### PAGE EXTRACT
/---

The Craftsman Style originated from the mid-19th century British Arts and Crafts movement.
The Arts and Crafts movement was a reaction against the machinery and factory production of the Industrial Revolution.
Some LA Craftsman Gems
Check out the Gamble House in Southern California, completed in 1908 by architects Greene and Greene. You will see a lot of “sleeping porches” there!
3. The Los Angeles Architecture in Spanish Colonial Revival
Spanish Architecture did take on in Los Angeles between 1915-1917. That is when the renowned Panama-California Exposition took place. The buildings that housed the exposition were created in a blend of Mission Revival, Mexican, Spanish Baroque and Islamic styles. It was a hit!
Soon, houses with low-pitched red tile roofs, beautiful Spanish courtyards, and white stucco walls appeared in Los Angeles.
Furthermore, Spanish Colonial Revival Architecture takes several shapes:
- Spanish-Moorish. It features horseshoe arches, a lot of ornamental stone and carved woodwork, geometric and floral motifs
- Monterey Colonial Revival. It has a lot of verandas and wood railings. You can’t also ignore the thick stucco walls and shutters. It is actually a combination of Mexican, New England Colonial and Spanish styles. So, quite a treat on the eyes!
Some LA Spanish Architecture Gems
So, you should check the Adamson House Museum in Malibu first. Then, go to the Andalusia Apartments in West Hollywood. Last but not least, visit the Shrine Auditorium and Expo Hall in LA.
As for hidden gems, go visit the Avila Adobe. It is a symbolic landmark of Spanish colonial architecture.

\---

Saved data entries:
/---

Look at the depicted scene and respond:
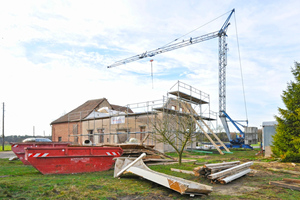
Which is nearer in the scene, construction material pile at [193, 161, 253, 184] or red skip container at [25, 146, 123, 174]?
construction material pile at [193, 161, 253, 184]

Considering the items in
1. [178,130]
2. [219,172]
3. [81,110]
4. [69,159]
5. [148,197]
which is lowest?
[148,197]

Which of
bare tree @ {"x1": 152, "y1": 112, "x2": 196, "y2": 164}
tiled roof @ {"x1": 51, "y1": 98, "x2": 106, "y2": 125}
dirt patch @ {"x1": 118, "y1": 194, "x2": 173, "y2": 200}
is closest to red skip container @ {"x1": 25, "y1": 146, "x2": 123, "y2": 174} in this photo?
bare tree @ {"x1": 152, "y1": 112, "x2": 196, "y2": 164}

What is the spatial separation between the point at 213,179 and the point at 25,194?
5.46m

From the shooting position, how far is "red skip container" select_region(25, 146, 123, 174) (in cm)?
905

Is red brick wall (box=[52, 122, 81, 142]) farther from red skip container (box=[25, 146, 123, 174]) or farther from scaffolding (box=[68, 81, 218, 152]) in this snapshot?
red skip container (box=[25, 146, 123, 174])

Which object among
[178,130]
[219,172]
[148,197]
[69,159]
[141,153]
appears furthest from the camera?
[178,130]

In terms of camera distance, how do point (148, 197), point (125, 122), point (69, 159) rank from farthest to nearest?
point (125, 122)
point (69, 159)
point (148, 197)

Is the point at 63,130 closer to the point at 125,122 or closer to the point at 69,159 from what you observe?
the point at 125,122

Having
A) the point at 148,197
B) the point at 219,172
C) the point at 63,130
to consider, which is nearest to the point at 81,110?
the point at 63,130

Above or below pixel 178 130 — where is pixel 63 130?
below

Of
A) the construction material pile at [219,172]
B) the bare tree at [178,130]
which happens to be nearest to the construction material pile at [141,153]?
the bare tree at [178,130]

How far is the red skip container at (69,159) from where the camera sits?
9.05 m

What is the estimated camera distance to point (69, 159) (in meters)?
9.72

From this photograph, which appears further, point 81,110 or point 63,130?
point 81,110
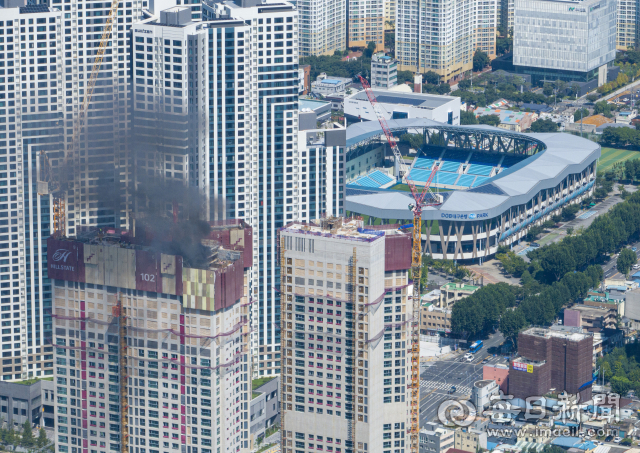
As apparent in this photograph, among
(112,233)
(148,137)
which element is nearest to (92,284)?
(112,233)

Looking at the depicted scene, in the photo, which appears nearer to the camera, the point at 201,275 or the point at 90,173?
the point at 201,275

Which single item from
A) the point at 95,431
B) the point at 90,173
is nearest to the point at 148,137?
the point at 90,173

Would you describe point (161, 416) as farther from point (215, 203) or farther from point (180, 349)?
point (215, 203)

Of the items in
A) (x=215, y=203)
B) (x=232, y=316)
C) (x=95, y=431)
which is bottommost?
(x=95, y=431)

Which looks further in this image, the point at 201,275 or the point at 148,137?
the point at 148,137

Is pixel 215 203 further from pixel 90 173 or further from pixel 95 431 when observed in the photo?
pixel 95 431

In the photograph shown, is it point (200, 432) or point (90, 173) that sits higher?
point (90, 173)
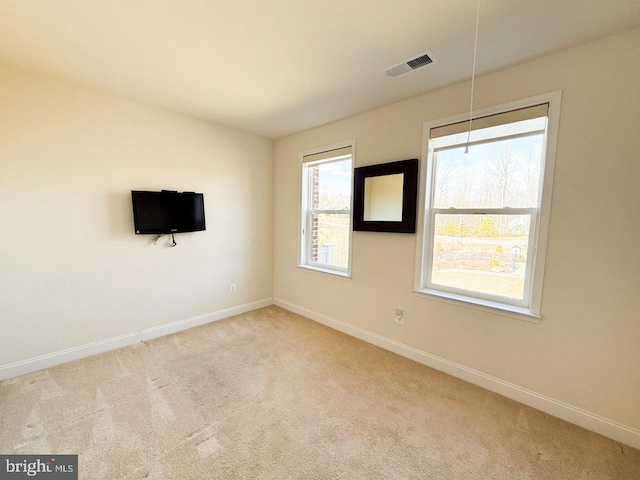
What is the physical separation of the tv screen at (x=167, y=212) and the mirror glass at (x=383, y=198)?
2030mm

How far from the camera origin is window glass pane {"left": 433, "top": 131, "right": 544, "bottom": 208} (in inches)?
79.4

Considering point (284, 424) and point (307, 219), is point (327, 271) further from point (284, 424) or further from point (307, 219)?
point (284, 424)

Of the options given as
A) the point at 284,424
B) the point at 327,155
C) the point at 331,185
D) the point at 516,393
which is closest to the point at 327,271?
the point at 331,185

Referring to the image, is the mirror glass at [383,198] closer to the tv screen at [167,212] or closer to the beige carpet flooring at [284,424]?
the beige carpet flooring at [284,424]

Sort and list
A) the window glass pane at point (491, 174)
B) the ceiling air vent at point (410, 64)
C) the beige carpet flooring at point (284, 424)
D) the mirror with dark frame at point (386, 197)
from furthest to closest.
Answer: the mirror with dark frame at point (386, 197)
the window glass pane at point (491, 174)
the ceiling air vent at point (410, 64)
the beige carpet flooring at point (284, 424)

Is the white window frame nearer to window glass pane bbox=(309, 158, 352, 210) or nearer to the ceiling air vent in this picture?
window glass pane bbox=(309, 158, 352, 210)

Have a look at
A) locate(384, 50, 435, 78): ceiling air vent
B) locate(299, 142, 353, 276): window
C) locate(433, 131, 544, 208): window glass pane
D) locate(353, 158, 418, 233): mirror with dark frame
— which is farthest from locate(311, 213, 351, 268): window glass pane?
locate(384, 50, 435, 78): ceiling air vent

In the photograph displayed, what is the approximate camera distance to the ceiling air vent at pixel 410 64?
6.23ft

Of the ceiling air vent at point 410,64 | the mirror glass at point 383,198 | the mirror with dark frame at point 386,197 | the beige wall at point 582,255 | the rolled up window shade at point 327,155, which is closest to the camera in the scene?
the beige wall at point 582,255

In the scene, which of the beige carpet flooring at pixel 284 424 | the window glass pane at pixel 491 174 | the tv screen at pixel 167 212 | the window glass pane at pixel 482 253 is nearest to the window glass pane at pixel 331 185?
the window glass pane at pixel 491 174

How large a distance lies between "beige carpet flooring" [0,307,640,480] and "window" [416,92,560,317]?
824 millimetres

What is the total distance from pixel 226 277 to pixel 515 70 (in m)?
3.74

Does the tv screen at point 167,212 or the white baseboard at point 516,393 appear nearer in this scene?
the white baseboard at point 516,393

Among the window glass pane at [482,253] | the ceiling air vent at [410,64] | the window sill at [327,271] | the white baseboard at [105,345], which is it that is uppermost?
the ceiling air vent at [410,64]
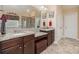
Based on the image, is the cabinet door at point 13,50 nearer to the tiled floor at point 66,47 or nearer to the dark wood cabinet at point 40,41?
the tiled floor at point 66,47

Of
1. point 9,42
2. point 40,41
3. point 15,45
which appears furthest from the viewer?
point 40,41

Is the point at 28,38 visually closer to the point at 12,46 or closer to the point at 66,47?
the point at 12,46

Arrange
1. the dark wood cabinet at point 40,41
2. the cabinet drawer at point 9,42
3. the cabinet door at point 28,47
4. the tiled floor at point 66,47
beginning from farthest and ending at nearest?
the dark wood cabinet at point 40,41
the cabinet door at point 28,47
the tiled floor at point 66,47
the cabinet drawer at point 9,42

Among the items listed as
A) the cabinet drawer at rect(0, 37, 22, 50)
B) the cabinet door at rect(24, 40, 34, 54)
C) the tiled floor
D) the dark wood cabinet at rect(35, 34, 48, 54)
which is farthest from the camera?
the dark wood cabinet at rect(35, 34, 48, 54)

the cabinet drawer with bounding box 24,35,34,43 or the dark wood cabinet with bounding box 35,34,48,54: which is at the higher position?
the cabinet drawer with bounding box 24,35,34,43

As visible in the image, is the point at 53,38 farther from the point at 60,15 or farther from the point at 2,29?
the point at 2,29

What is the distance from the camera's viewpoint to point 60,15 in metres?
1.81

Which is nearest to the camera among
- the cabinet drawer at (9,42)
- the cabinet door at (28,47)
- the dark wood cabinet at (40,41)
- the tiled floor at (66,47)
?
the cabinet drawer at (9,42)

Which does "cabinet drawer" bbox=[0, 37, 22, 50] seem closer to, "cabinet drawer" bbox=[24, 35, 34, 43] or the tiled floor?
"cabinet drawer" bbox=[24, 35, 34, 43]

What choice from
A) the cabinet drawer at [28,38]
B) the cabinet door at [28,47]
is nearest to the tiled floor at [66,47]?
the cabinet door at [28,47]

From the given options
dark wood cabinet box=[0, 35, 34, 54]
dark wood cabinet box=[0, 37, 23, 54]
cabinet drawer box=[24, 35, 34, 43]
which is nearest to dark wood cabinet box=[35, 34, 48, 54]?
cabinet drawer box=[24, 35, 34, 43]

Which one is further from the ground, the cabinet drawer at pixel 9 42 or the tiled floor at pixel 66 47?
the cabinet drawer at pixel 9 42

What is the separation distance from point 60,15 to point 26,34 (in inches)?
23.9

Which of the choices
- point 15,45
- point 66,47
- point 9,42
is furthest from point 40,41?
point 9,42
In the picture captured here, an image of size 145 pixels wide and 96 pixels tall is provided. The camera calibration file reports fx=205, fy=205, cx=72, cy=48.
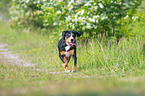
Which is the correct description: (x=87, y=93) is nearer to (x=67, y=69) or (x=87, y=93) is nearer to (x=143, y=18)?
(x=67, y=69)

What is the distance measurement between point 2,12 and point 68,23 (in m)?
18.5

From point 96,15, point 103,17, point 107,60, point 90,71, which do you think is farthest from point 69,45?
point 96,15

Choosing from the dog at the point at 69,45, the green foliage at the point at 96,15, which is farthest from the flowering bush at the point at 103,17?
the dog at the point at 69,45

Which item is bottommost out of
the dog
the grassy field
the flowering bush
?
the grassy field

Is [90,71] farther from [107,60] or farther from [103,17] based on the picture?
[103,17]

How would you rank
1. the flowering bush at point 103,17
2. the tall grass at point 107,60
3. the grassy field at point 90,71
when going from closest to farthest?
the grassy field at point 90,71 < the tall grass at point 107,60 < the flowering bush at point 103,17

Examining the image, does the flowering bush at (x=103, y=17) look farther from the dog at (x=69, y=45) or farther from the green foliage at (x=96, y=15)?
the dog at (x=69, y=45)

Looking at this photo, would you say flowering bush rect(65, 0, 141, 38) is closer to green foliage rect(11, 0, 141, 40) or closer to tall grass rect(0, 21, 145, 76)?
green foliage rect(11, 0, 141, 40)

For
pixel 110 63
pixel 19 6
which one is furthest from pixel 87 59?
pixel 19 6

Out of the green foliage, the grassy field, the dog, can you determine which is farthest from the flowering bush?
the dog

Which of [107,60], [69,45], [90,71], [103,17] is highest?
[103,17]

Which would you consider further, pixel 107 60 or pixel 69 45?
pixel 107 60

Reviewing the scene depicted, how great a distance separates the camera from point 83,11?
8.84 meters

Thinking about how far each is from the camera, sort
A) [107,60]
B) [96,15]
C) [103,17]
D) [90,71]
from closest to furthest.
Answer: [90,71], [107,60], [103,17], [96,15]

\---

### STUDY QUESTIONS
1. List the architectural styles that the passage on Los Angeles architecture says were blended in the buildings that housed the Panama-California Exposition.
2. Extend the passage on Los Angeles architecture past its last sentence, keeping its tone and format.

### RESPONSES IN ORDER
1. Mission Revival, Mexican, Spanish Baroque, Islamic

2.
4. The French Chateauesque Style
French homes are particularly elegant and refined in their symmetrical proportions. They usually have steep roofs. Brick is predominant.
This French Chateauesque style became quite trendy in LA in the 20s. It was attractive, especially for those in love with the aristocratic associations of spires, pinnacles, turrets, high chimneys, and round archways. So, are you one? If yes, here’s what you should check out in LA!
Some LA French Architecture Gems
If French is your style, you will love the French Chateau from Hancock Park. Those grey and blue tones are lovely. In fact, the whole mansion has such perfect symmetry! It is so pleasing to look at it. So, give it a try!
5. Art Deco in Los Angeles Architecture
Art Deco houses are usually made of stucco concrete blocks and bricks. They are sleek, linear, and very satisfying to look at from a geometric perspective.
Furthermore, the most defining characteristics of Art Deco homes are stepped-tray ceilings and setback facades. Fluting around doors, ziggurats, chevrons or geometric ornamentation shouldn’t be ignored. Last but not least, those lively colours and motifs will always give away an art deco building.
So, there’s just no way you can hate Art Deco!
Some LA Art Deco Gems
The Bullocks Wilshire, located at 3050 Wilshire Boulevard, is LA’s Art Deco staple. Take a walk around it and look closely at those windows, that geometric symmetry. Look at it from different angles. You’ll love it. So, shall we move on to the next one? We’re nearing the end of our virtual Los Angeles Architecture tour.
6. Hollywood Regency Style
This Los Angeles Architecture model borrows from the 19th century Greek and French Revivals, mixing it with modernist style and some Tinseltown glamour.
So, wondering which are the most defining characteristics of Hollywood Regency Style? Look out for mansard roofs, giant Pullman doors and intricate mouldings and pavilions with oval windows! You really can’t miss them.
7. Midcentury Modernist Los Angeles Architecture
After World War II, Los Angeles Architecture got a new breath of fresh air. The architects would build with optimism and relatively inexpensive and efficient materials.
They loved clean lines, open plans, walls of glass that would minimize the difference between indoors and outdoors.
In the 1980s and 2000s, Postmodernism would arrive. This meant a lot of irregular, fragmentary shapes, crazy colours and ideas. Truly inspiring!
So, what’s your favourite Los Angeles Architecture style and why?